Si consideramos el zakat como una especie de impuesto, se narra que el Profeta dijo lo siguiente al respecto: "Pero quien evite pagar su zakat, sin duda tomaremos de él y de la mitad de sus bienes como uno de los mandamientos estrictos de nuestro Señor. No hay nada de él para la descendencia de Mahoma". En la historia del Islam, algunos juristas, basándose en este hadiz, defendieron que se tomara la mitad de los bienes de quienes no pagaban el impuesto (zakat), mientras que otros exigieron que el impuesto se cobrara por la fuerza y se aplicara un castigo al culpable. Vayamos al presente: hoy, especialmente algunas empresas familiares con una identidad supuestamente "conservadora", e incluso algunas empresas pertenecientes a cofradías o comunidades, no han pagado impuestos recientemente o han pagado muy poco. Ahora preguntemos a los maestros con turbante, barba y túnica: ¿Qué dicen ustedes? ¿Deberían ser confiscados la mitad de los bienes de estas empresas, deberían cobrarse estos impuestos por la fuerza, deberían ser multados sus propietarios? Desde el punto de vista de la historia religiosa, estas páginas están abiertas, ¿cuál de ellas debería aplicarse? O ¿qué dicen ustedes, qué opinan sobre la evasión de impuestos? Si tienen una afiliación religiosa, creo que deberían hablar, ¡o es que en días así es mejor ser un ateo!

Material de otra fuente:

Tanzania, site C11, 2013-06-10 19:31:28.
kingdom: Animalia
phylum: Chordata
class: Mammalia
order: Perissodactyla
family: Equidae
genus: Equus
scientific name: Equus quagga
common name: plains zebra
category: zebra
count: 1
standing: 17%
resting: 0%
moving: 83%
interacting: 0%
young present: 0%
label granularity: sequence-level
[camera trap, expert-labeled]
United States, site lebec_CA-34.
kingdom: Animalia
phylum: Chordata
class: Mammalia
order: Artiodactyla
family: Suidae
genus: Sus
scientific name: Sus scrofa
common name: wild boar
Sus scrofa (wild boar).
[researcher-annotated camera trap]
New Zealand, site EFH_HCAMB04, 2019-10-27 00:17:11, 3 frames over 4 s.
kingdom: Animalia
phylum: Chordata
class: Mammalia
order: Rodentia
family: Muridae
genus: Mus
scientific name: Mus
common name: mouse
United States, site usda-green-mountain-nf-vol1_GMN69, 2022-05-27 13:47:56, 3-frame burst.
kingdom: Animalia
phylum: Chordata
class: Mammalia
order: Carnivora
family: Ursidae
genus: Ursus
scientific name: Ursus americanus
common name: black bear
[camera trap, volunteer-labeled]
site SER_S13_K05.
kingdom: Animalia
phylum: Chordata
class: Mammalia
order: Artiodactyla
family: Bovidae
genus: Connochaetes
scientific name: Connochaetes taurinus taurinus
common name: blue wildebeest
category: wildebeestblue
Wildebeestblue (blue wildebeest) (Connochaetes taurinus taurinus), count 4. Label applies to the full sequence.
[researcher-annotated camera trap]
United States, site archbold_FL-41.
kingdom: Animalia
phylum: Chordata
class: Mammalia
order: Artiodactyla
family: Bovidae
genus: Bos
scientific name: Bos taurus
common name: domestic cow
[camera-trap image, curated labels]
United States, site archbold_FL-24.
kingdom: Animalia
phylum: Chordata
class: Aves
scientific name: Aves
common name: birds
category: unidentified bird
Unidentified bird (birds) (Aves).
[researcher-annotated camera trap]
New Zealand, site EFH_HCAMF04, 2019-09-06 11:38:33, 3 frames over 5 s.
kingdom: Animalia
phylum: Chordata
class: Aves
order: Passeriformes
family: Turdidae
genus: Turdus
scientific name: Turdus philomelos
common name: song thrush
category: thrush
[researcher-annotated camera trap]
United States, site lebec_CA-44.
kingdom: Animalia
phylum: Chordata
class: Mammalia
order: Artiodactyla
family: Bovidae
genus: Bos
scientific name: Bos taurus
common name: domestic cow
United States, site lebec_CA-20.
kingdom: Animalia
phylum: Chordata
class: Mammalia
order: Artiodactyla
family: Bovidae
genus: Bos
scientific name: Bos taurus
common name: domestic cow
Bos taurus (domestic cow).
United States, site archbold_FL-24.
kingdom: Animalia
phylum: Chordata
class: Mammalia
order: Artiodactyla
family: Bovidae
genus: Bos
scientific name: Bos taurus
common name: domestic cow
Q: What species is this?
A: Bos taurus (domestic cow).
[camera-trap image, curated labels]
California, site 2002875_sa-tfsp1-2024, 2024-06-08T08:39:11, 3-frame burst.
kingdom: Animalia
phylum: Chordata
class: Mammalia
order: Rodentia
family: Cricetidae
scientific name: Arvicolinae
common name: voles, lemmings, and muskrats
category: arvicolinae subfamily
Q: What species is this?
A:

Si consideramos el impuesto también como un derecho público y, por tanto, como un bien público, entre las narraciones transmitidas se encuentra que el Profeta no realizaba la oración fúnebre de quien robaba del botín, considerado bien público, y que la parte de quien robaba de los bienes del botín no se entregaba, sino que se quemaba, además de exigir que se aplicara un castigo de azotes a esta persona. De manera similar, los registros históricos incluyen que el califa Omar confiscó los bienes de algunos de sus gobernadores que se enriquecieron de manera irregular. Además, esta situación no se limita al califa Omar. La tradición está llena de ejemplos.

Dicen que "el que calla, otorga". Si miramos desde una perspectiva religiosa, uno entra en la religión de aquello ante cuyos pecados guarda silencio. Adora a su dios. No hay duda de que la qibla de quienes guardan silencio ante la corrupción económica, el saqueo de los bienes públicos y las injusticias del sistema de explotación son las plazas y los palacios; sus oraciones son por los balances que se publicarán, los poderosos son sus dioses y sus libros están ocultos en sus vidas. Lo sabemos por la historia y por lo que hemos presenciado.